[Items from a dataset]
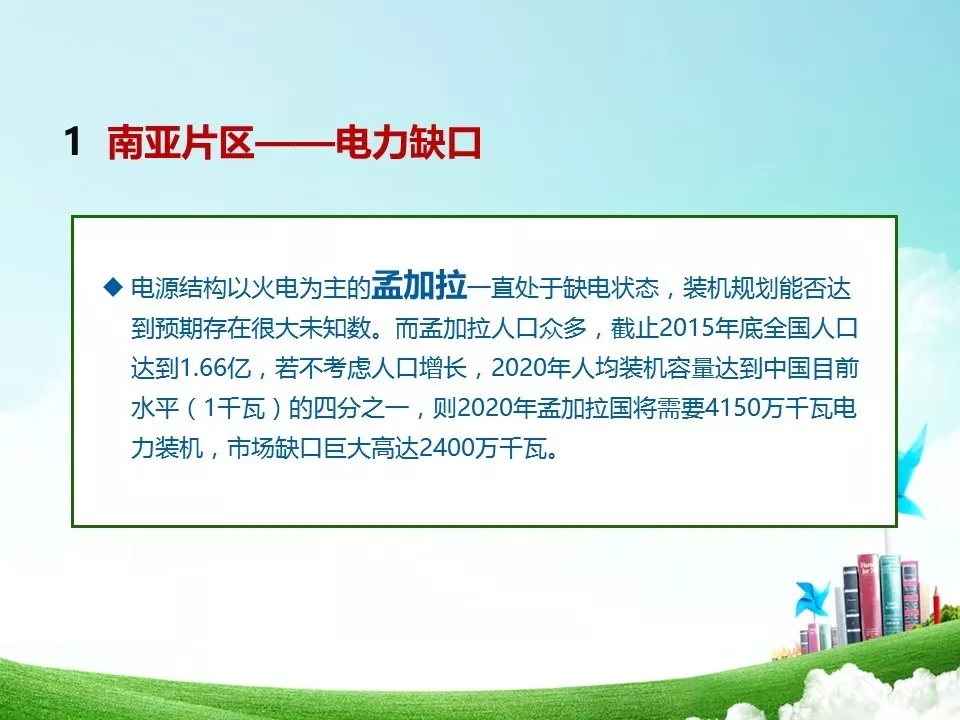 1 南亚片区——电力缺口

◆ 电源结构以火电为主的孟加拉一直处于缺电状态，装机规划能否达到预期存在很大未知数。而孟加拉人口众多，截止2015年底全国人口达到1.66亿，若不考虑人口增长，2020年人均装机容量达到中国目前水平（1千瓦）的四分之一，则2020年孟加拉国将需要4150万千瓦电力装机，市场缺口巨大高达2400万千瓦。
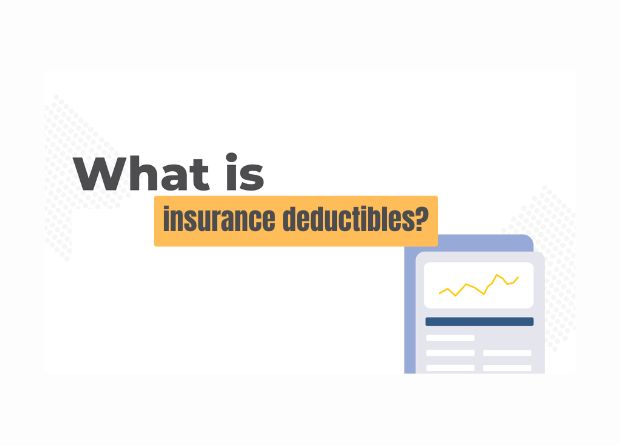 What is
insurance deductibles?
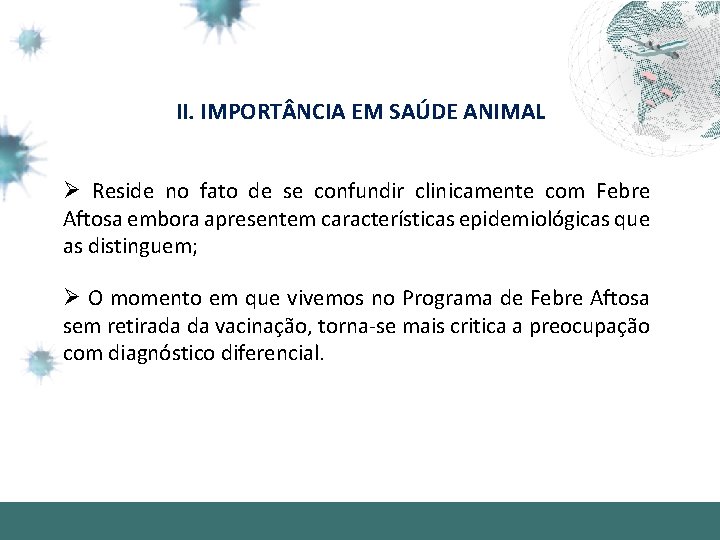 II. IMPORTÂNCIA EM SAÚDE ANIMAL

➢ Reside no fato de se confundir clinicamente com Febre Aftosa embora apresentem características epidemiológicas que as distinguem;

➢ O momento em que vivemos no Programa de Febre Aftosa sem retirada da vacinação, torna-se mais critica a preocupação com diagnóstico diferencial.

WORK REQUEST: The copy should start at the line that contains "insurance deductibles?", end at the last line of the entries above, and match each line exactly, with pictures dropped.

TASK SOLUTION:
insurance deductibles?
 II. IMPORTÂNCIA EM SAÚDE ANIMAL

➢ Reside no fato de se confundir clinicamente com Febre Aftosa embora apresentem características epidemiológicas que as distinguem;

➢ O momento em que vivemos no Programa de Febre Aftosa sem retirada da vacinação, torna-se mais critica a preocupação com diagnóstico diferencial.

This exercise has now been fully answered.